**Exercise instructions:** Strip the pictures and reproduce the rest of the listing exactly.

**Raw data:**
.....

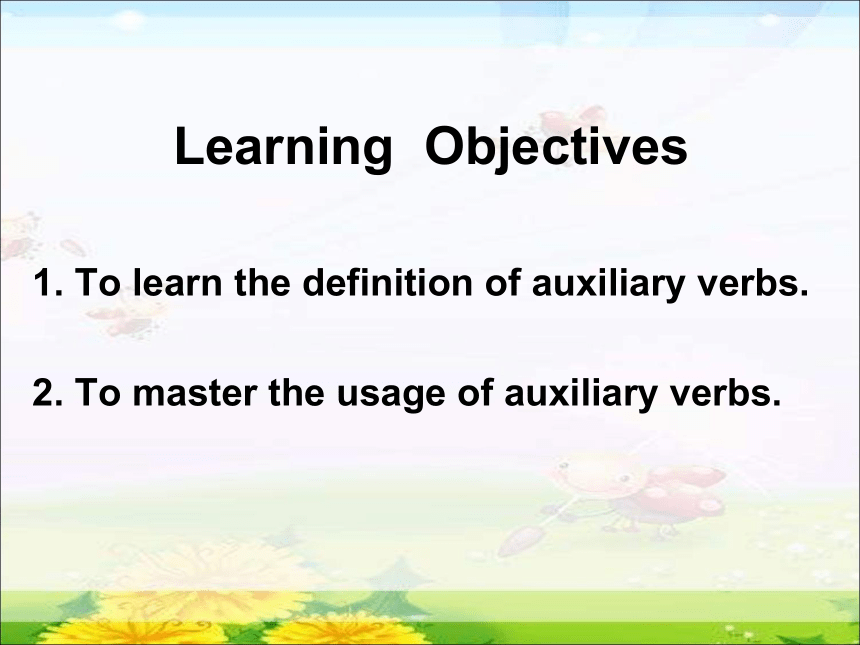 Learning Objectives

1. To learn the definition of auxiliary verbs.

2. To master the usage of auxiliary verbs.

.....

**Exercise result:**
 Learning Objectives

1. To learn the definition of auxiliary verbs.

2. To master the usage of auxiliary verbs.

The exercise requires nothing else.